▶ _REQUIREMENT 1_
In the thread on DIY lighting hoods, what does a 4 foot twin T8 fluorescent fixture cost?
▶ _REQUIREMENT 2_
Add the next post to the thread on DIY lighting hoods, picking up after its final sentence.

▶ _TEXT PASSAGE_

══════

# Need help with this



## dZilla (Dec 30, 2010)

I posted in the equipment section about some things, and someone stated this



Nanokid said:


> best lights are swirly flouresents from wall-mart. t-5s are over priced and do the same job.... seriously! save yourself some money and make a DIY hood with 8 6700 k "eco" friendly bulbs. it will cost you under 100$
> 
> as for the sump. not good for planted tanks.


Does anyone have any DIY plans for this? would appreciate it... 

Cheers


----------



## pistolpete (May 2, 2010)

A 4 foot twin T8 fluorescent light fixture will cost about $40, cheaper than messing with multiple bulbs I think.

If you do choose that route just hook them up in series like any house lights. I'd highly recommend a glass top under the canopy to keep condensation on the lights to a minimum.


----------



## dZilla (Dec 30, 2010)

What if I were to create something say with 4 bulbs, using this

Amazon.com: Westinghouse Lighting 22259 2-Lamp Socket: Home & Garden

and then 4 of these

85 Watt Spiral *8,000* Hour / 5000K: Light Bulbs Etc, Inc.

And then use a duct pipe as a reflector/holding mechanism and then making a hood around it...

I know sounds like a lot of work, but it seems to me to be fairly cheap to create, unless I'm missing something out of this. Would appreciate the help from the DIY-selfers out there....


----------



## gklaw (May 31, 2010)

Neven posted a link and his picture. I think it is a cool idea. 

You an spray paint the outside of the duct pipe and voila you have a hood.

You can even get a piece of acrylic drill two hole and mount it to the lamp holder as a splash guard.

══════

▶ _RECORD EXTRACTS_
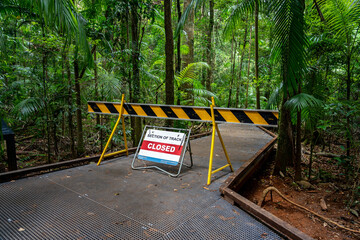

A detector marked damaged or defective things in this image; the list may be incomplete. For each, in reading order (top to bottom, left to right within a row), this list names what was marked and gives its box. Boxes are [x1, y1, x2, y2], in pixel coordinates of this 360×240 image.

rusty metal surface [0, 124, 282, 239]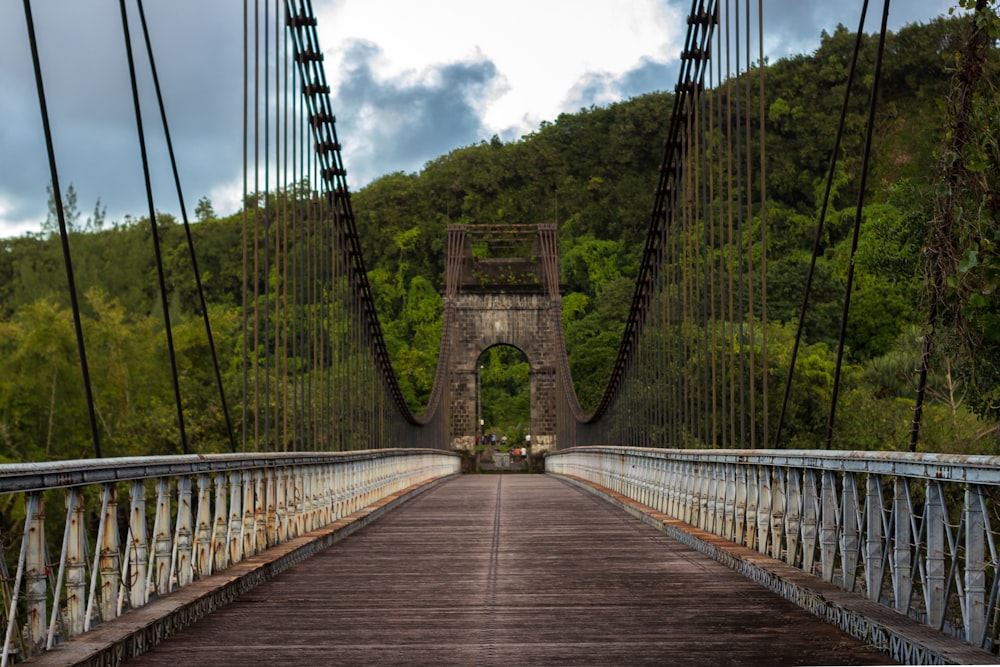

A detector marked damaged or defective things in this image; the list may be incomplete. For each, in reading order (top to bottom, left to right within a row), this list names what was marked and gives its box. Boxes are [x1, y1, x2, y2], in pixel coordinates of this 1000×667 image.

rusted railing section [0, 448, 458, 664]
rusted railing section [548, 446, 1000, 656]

══════

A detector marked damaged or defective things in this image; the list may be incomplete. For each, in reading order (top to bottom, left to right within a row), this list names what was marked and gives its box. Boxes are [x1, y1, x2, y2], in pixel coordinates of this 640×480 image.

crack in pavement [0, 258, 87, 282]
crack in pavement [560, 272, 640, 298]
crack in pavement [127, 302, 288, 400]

══════

▶ _EXERCISE ANSWER 1_
About $40.

▶ _EXERCISE ANSWER 2_
You can also get a double T5 fixture from HomeDepot now pretty cheap if you are mountig it in a canopy. That way you will have a better choice of bulb temperature.


----------



## neven (May 15, 2010)

in my experience with using ducting for a hood, i found getting a super gloss white spray paint inside to work much better than tap or tinfoil. As for the lamp holders, with the size bulb you posted, you'll need to brace it. Its much easier and cheaper to put more sockets and just use standard 21 Watts. You'll likely be able to fit them all in still.

Plus the color temps on those CFLs vary a lot more. You could even mix warm whites with cool whites if you wish to keep it cheap


----------



## 2wheelsx2 (Apr 21, 2010)

I think if you're looking to do planted, the sunblaster HO t5's with a proper reflector will be much more light efficient than anything. My 48 watts of T5HO with parabolic reflectors give out noticeable more light with less heat than the 65 W PC bulb with a standard reflector. And the spiral bulbs have even more restrike than PC's, and the most efficient direction is with the long axis down. Those are just a couple of reasons I don't like them. Not to discourage you from doing the project, but if the object is not just $ based, the spirals don't make much sense, especially if the tank is larger. A much cooler DIY light project would be LED based, and there are any number of threads to build one on reef and planted tank forums.


----------



## dZilla (Dec 30, 2010)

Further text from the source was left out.